Task details:
From the line containing "Centurión posó con" down to the last line of the entries, print each line exactly and leave the pictures out.

Source data

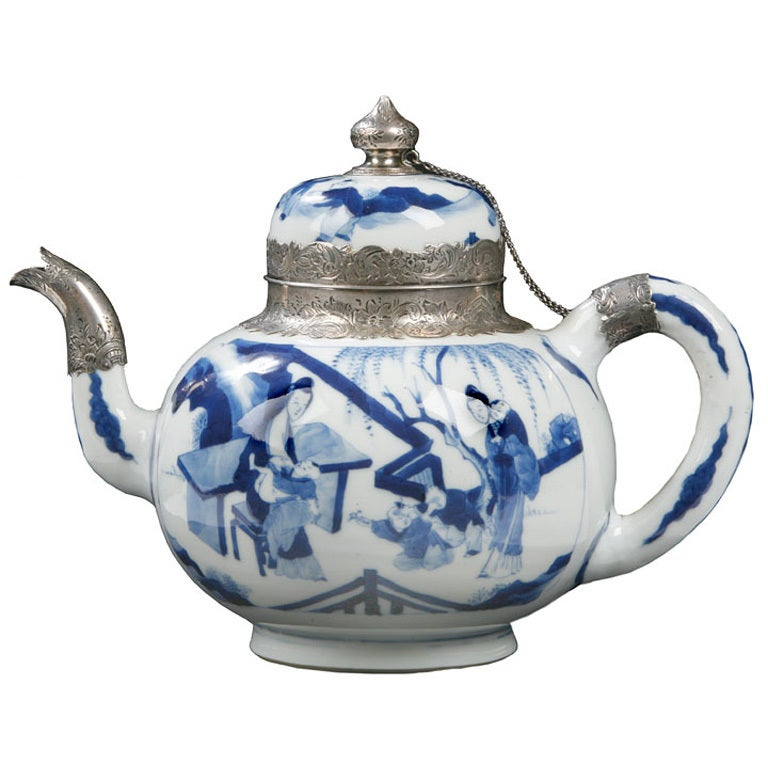 Chinese Blue And White Export Teapot At 1stdibs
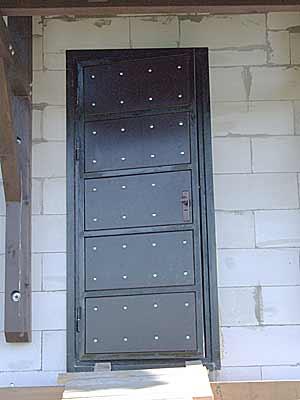Вид входной двери снаружи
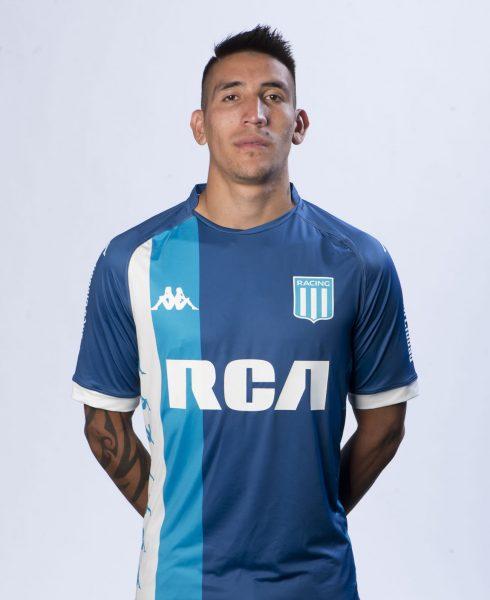 Centurión posó con la nueva camiseta alternativa de Racing | Foto Web Oficial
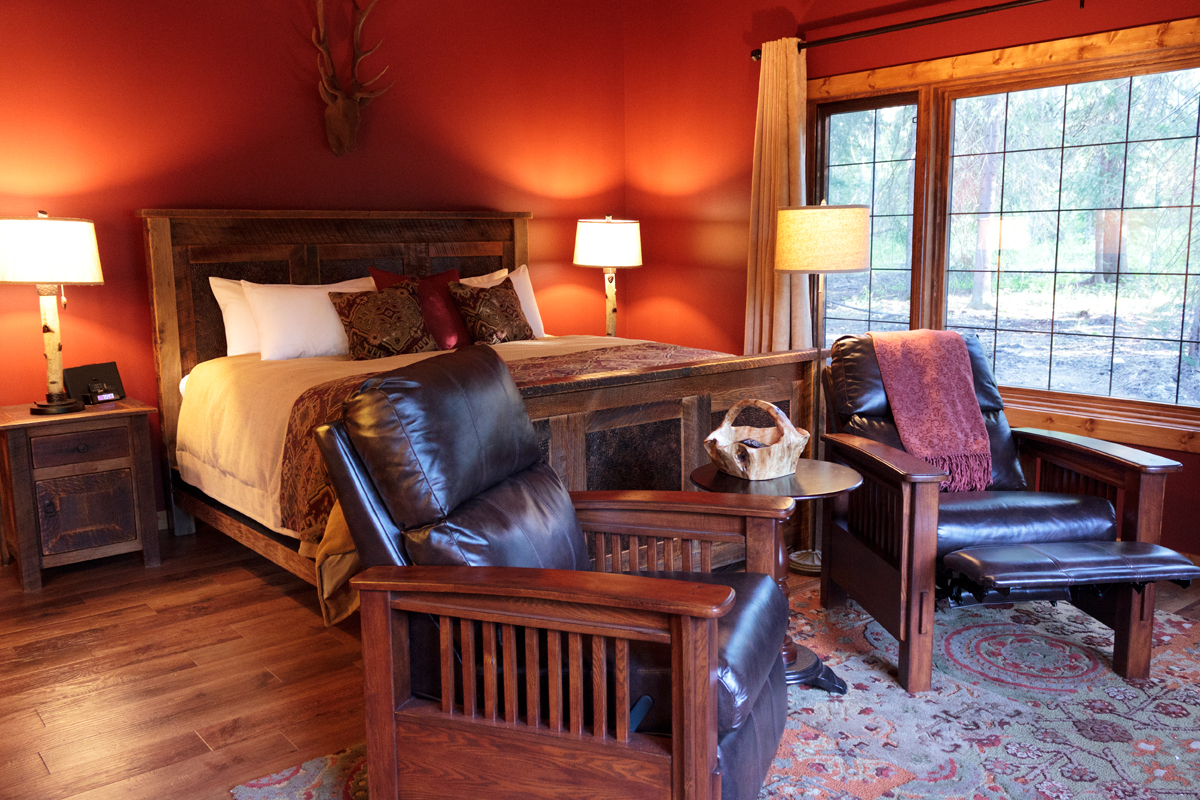 Aspen Treehouse Suite ~ The Prairie Creek Inn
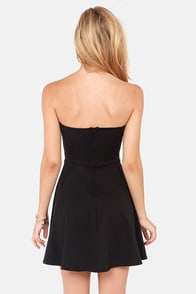 LULUS Exclusive Flare Share Black Strapless Dress at Lulus.com!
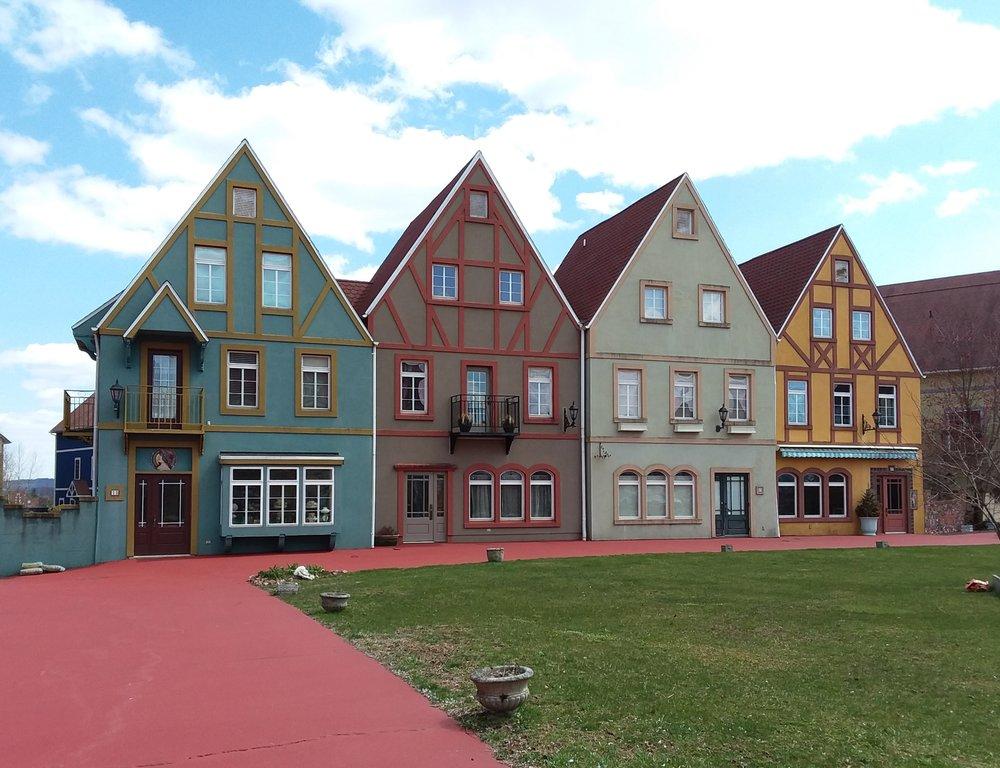 Stoudtburg Village: Stoudtburg Rd, Adamstown, PA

Answer:
 Centurión posó con la nueva camiseta alternativa de Racing | Foto Web Oficial
 Aspen Treehouse Suite ~ The Prairie Creek Inn
 LULUS Exclusive Flare Share Black Strapless Dress at Lulus.com!
 Stoudtburg Village: Stoudtburg Rd, Adamstown, PA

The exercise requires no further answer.